Le soft en avait fait salivé plus d’un par la promesse de son gameplay : la dynamique d’une dialectique constante entre ombre et lumière. Le héros, pour se défendre contre ses ennemis, doit d’abord les éclairer pour les rendre vulnérables aux munitions conventionnelles.
Mais la dualité empoisonne aussi le décor : le cadre de Bright Falls, aux charmes pittoresque de l’americana bûcheronne (un écho à Twin Peaks), se dédouble la nuit tombée, grâce aux performances d’un moteur graphique magistral, en labyrinthe gothique. Intégralement dans l’obscurité, ayant pour guide le simple faisceau d’une lumière, la perception passe, sans effet de manche, du havre de paix au calvaire ténébreux et c’est tout une jouabilité qui s’en retrouve affectée, au grand bonheur d’une angoisse croissante.
Malgré ses prouesses esthétiques, il faut néanmoins concéder une douleur : Alan Wake ne s’imposera pas comme une table rase du thriller horrifique. La linéarité avec laquelle s’enchaînent les phases de jeu domine malheureusement les effets spectaculaires qui s’échinent à la masquer. Les combats, malgré leur intensité nerveuse (belle transmission de Max Payne, effet bourrin en moins) et leur intelligence tactique, ne s’alternent que trop sommairement avec les cinématiques dialoguées. A l’heure des open world comme horizon conceptuel d’un nouveau divertissement (le merveilleux Red dead redemption et sa nouvelle conquête de l’Ouest), les décors de Bright Falls, malgré leur cachet, peinent à occulter leur fonction primaire de couloir numériques.
Pour autant, il serait injuste d’enterrer trop hâtivement le soft, sous grief d’avoir joué les arlésiennes. Car Alan Wake, à défaut de se révéler révolutionnaire, s’avère finalement grand orfèvre d’une efficacité immersive. La fluidité avec laquelle s’enchaînent les chapitres, selon un découpage de série TV des plus finauds, redonnerait foi en l’écriture de King à n’importe quel sceptique de l’easy-reading. Mais le génie de cette addiction au récit ne se niche pas forcément dans sa scénographie principale (cinématiques et autres effets de mise en scène), mais davantage dans les détails disséminés sur la route du héros : pages d’un manuscrit qui anticipe ou résume l’action, messages radiophoniques, parodie d’émission de science fiction sur les TV, autant d’interactions qui retiennent la hâte d’en découdre avec l’intrigue principale pour mieux jouir des à-côtés d’une immersion dans un monde fantastique à l’harmonie confondante de logique.

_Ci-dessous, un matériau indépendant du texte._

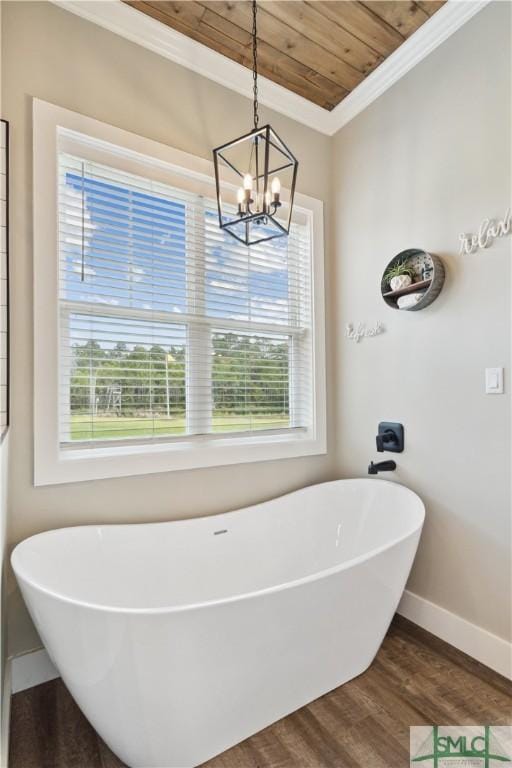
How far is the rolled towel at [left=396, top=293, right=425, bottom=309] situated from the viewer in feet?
6.44

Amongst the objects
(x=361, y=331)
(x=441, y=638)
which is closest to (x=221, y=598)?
(x=441, y=638)

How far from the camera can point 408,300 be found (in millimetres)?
2010

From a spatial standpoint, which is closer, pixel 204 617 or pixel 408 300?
pixel 204 617

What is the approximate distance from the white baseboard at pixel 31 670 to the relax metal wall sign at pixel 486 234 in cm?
259

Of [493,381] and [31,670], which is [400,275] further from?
[31,670]

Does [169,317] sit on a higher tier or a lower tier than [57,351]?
higher

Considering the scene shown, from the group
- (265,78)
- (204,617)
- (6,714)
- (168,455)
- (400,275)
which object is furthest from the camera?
(265,78)

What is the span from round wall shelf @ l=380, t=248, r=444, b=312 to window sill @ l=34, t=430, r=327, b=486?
3.28ft

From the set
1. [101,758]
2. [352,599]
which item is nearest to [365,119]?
[352,599]

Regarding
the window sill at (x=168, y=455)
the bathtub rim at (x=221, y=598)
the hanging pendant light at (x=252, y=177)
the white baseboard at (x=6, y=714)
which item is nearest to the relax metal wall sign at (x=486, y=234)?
the hanging pendant light at (x=252, y=177)

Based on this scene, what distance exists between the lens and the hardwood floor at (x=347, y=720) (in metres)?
1.28

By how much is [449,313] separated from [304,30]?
1615mm

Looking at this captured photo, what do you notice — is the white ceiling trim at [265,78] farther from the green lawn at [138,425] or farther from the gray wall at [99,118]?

Mais, là où finalement le français Heavy rain s’est quelque peu contenté de louvoyer, la véritable attraction du titre réside dans cette projection de soi envers son avatar. Une beauté réside dans cette compassion pour ce personnage des plus ordinaires, condamné d’avoir joué les démiurges et sommé de s’improviser sauveur. Nécessité est finalement de redevenir le créateur, grâce à la belle métonymie d’une lampe torche comme arme principale contre les méandres de l’obscurantisme : la proposition de Remedy fait indubitablement mouche.
Mais l’identification passe aussi par la somme de référence aux cultures parallèles dont le jeu fait usage. Les déambulations d’Alan Wake dessinent en creux le jeu de piste de tout un pan de l’Histoire de la culture fantastique (ici : un plan de hache comme dans Shining, là : des oiseaux frondeurs comme chez Hitchcock, etc.) à travers le balisage d’environnement ultra-référencés (la forêt brumeuse, le labyrinthe végétal…). En invoquant cette mémoire de notre éducation geek, la fusion avec un créateur en panne d’inspiration se scelle justement par cette illusion de remodeler sa propre culture. Refaire un monde pour sauver sa compagne des griffes de son propre psychisme : le défi s’avère haletant sur une dizaine d’heure et occulte rapidement les quelques embûches de production. Certes, oui : la jouabilité laisse parfois à désirer, la raideur du personnage et de ses mouvements crispe, tout cela ne dure pas bien longtemps (excellente nouvelle cependant : trois DLC sont déjà prévus et le premier sera gratuit). Mais, quand un jeu vidéo propose l’audace d’une alliance entre maniérisme pop et romantisme épuré, il serait dommage de s’en abstenir pour de simples défauts techniques.